In its early stages, rum lacked the sophistication of modern distillation methods, resulting in a beverage that bore little resemblance to the smooth, rich drink we recognize as rum today. It was a crude, burning spirit that got the nickname Kill-Devil. The drink was reportedly so strong that it ‘could kill a devil’. Over time, distillation processes and storage methods improved the quality of the rum, and it evolved into the drink we know today.

 

At St. Nicholas Abbey, rum is produced from the estate’s own sugar cane fields. Each year, about 60 acres are harvested for the syrup production. Tradition and quality are prioritized over mass production. The sugar canes are hand-fed into an authentic steam mill, which crushes the canes to extract the juice. Similar to the estate’s own locomotive, the mill is powered by bagasse, rendering it entirely self-sufficient when it comes to fuel.

 

The introduction of steam mills at the end of the 19th century innovated the sugar industry. Compared to the wind-powered sugar mills, they increased juice production by 10-15%. St. Nicholas Abbey was among the first to acquire this new invention, making the plantation one of the island’s most successful producers.

 

However, the windmills possess a very special charm, and their old ruins are scattered all over the island. The Morgan Lewis mill stands well preserved and is still in operation, much to the delight of visitors. This wind-powered sugar mill is one of only two remaining of its kind worldwide. The other is located a short distance away on the island of Antigua. 

The bottlery
The distillery is surrounded by mahogany

Fine craftmanship

Once the juice from the sugar canes is extracted, it is immediately reduced to syrup. This syrup makes it possible to produce rum all year round, independent of the short harvest season. After distillation, the rum is stored in recycled oak barrels from bourbon production in Kentucky. The rum is rebarreled every three years to ensure the most consistent maturation, and St. Nicholas Abbey’s most exclusive rum has been aged for a full 25 years.

 

After maturation, the rums are hand-bottled straight from the barrel – regardless of the vintage. This manual approach ensures the highest quality and precision in the process. Everything from the cork, surrounded by embossed leather, to the engravings in the glass is handmade. During our tour, we even got to witness how they carefully seal the bottles after filling.

 

The tour had almost reached its conclusion, but the grand finale had yet to come. The current owner of St. Nicholas Abbey offered tastings of their five-year-old rum. Although rum is not normally my strong suit, I was still impressed by how smooth and complex it tasted. It did not come entirely unexpected, as my primary experience with rum was from high school parties in the company of Captain Morgan and Bacardi.

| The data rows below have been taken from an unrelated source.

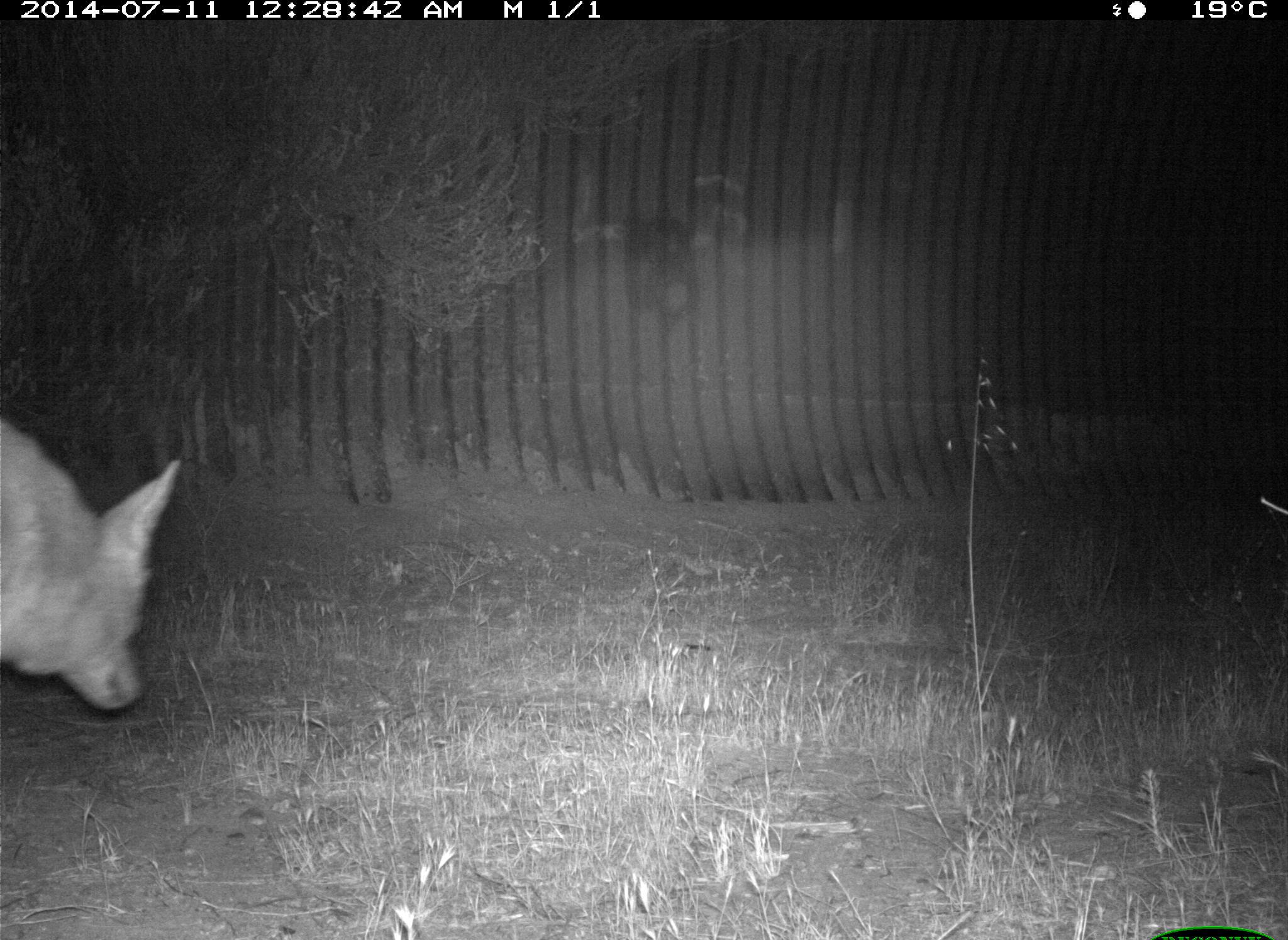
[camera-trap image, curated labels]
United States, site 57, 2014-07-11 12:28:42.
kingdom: Animalia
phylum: Chordata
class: Mammalia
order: Carnivora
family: Canidae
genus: Canis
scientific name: Canis latrans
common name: coyote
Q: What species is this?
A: Coyote (Canis latrans).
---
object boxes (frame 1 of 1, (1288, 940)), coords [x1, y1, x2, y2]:
coyote: [0, 422, 184, 715]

Piña Colada made with local rum
Rum punch

In high spirits

Rum has undoubtedly had a great significance in the Caribbean countries – and still does today. Although the Caribbean is no longer a leading exporter, you can still visit countless distilleries around the many islands. Our own visit to St. Nicholas Abbey gave us an insight into a time when sugar production was the lifeline of Barbados.

 

Today, rum is a cheerful gathering point with ‘Rum Shops’ scattered on every street corner, where locals meet to hear the latest gossip and play a loud game of dominoes. Here, it is just as normal to buy a bottle of rum and a bottle of soda, which are enjoyed in a 1:1 ratio, as it is to buy beer in Denmark.

 

Although we developed an appreciation for vintage rum, we still prefer the golden drops in a slightly different form. Mojitos, Cuba Libres, and Piña Coladas all originate from this part of the world, even though they have found their way onto cocktail menus all over the globe. Now that we are in the Caribbean, it is only appropriate to embrace the culture and taste the local cuisine… as well as its beverages.